Data to use:
•••

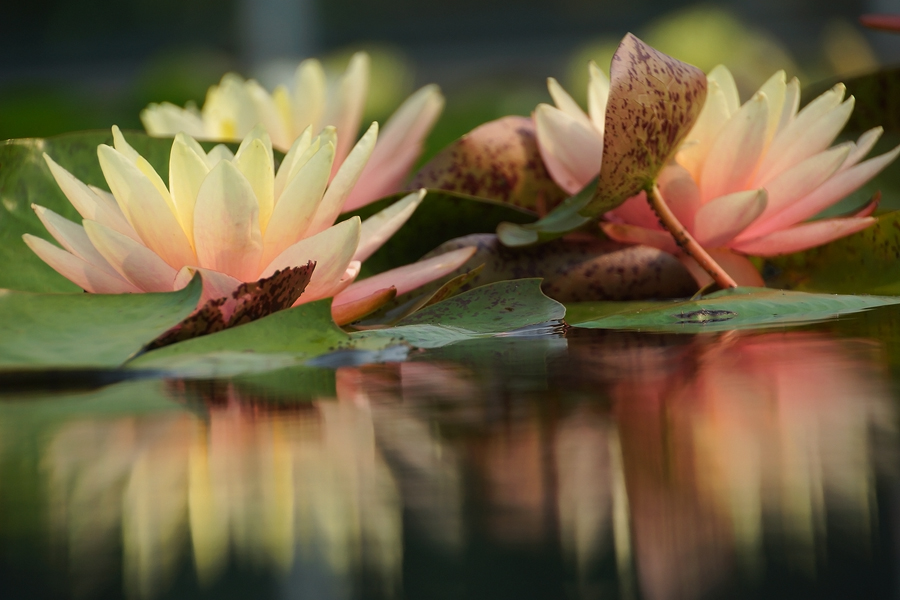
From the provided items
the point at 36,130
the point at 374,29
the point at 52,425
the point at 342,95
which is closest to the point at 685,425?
the point at 52,425

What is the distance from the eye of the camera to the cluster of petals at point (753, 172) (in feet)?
1.21

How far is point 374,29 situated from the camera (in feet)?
10.5

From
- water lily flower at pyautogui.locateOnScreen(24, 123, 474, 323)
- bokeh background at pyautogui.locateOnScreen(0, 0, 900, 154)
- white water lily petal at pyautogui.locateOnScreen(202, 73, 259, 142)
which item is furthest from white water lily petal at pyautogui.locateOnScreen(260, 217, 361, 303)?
bokeh background at pyautogui.locateOnScreen(0, 0, 900, 154)

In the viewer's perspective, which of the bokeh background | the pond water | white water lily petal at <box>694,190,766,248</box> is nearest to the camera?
the pond water

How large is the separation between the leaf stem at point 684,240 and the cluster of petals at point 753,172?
12 millimetres

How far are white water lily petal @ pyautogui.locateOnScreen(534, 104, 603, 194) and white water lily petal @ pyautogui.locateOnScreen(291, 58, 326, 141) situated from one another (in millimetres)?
200

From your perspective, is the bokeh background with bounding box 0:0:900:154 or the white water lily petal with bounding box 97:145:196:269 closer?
the white water lily petal with bounding box 97:145:196:269

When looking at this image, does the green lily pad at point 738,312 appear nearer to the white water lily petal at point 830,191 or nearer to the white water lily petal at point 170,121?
the white water lily petal at point 830,191

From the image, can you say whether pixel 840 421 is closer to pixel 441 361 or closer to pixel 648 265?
pixel 441 361

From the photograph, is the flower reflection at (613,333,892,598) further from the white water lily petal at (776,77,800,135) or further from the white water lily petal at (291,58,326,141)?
the white water lily petal at (291,58,326,141)

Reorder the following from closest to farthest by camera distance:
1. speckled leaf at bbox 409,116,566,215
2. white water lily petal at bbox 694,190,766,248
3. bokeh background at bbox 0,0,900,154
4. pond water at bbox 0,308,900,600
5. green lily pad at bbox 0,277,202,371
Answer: pond water at bbox 0,308,900,600 → green lily pad at bbox 0,277,202,371 → white water lily petal at bbox 694,190,766,248 → speckled leaf at bbox 409,116,566,215 → bokeh background at bbox 0,0,900,154

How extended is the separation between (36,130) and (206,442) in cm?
130

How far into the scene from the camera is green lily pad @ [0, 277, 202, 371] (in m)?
0.26

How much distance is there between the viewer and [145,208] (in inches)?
11.5
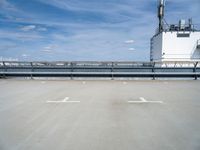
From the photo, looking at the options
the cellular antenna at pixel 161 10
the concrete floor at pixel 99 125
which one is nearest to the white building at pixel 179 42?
the cellular antenna at pixel 161 10

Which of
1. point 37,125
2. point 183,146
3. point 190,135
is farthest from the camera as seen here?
point 37,125

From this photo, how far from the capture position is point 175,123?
5070mm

•••

Task to carry out: Print every item above word for word, leaving out the pictures.

Final result:
From the provided items
the point at 36,130
the point at 374,29
the point at 52,425
the point at 342,95
which is closest to the point at 685,425?
the point at 52,425

What is the distance from the eye of the camera to the cluster of petals at point (753, 172) (in feet)?
1.21

How far is point 374,29 situated from the camera (in feet)?
10.5

From
- water lily flower at pyautogui.locateOnScreen(24, 123, 474, 323)
- bokeh background at pyautogui.locateOnScreen(0, 0, 900, 154)
- white water lily petal at pyautogui.locateOnScreen(202, 73, 259, 142)
which item is furthest from white water lily petal at pyautogui.locateOnScreen(260, 217, 361, 303)?
bokeh background at pyautogui.locateOnScreen(0, 0, 900, 154)

In the viewer's perspective, which of the bokeh background | the pond water | white water lily petal at <box>694,190,766,248</box> is nearest to the camera?
the pond water

How large is the separation between the leaf stem at point 684,240 and the cluster of petals at point 753,172?
12 millimetres

How far are white water lily petal @ pyautogui.locateOnScreen(534, 104, 603, 194) and white water lily petal @ pyautogui.locateOnScreen(291, 58, 326, 141) situated from one another (in millimetres)?
200

From your perspective, is the bokeh background with bounding box 0:0:900:154 or the white water lily petal with bounding box 97:145:196:269 closer?
the white water lily petal with bounding box 97:145:196:269

When looking at this image, does the green lily pad at point 738,312 appear nearer to the white water lily petal at point 830,191 or nearer to the white water lily petal at point 170,121?
the white water lily petal at point 830,191

From the image, can you say whether pixel 840 421 is closer to pixel 441 361 or closer to pixel 648 265?
pixel 441 361

From the photograph, is the flower reflection at (613,333,892,598) further from the white water lily petal at (776,77,800,135) or further from the white water lily petal at (291,58,326,141)?
the white water lily petal at (291,58,326,141)

Reorder the following from closest to farthest by camera distance:
1. speckled leaf at bbox 409,116,566,215
2. white water lily petal at bbox 694,190,766,248
3. bokeh background at bbox 0,0,900,154
4. pond water at bbox 0,308,900,600
5. green lily pad at bbox 0,277,202,371
Answer: pond water at bbox 0,308,900,600 → green lily pad at bbox 0,277,202,371 → white water lily petal at bbox 694,190,766,248 → speckled leaf at bbox 409,116,566,215 → bokeh background at bbox 0,0,900,154

How extended is the separation between (36,130) and (206,442) in cm?
130

How far into the scene from the camera is green lily pad @ [0, 277, 202, 371] (in m)?
0.26

How much distance is there between the viewer and [145,208] (in inches)?
11.5
From the photo, looking at the options
the cellular antenna at pixel 161 10
the concrete floor at pixel 99 125
which one is nearest to the white building at pixel 179 42?
the cellular antenna at pixel 161 10

Which of
1. point 37,125
2. point 183,146
3. point 190,135
is farthest from the camera as seen here?
point 37,125

From this photo, how far from the capture position is point 175,123?
5070mm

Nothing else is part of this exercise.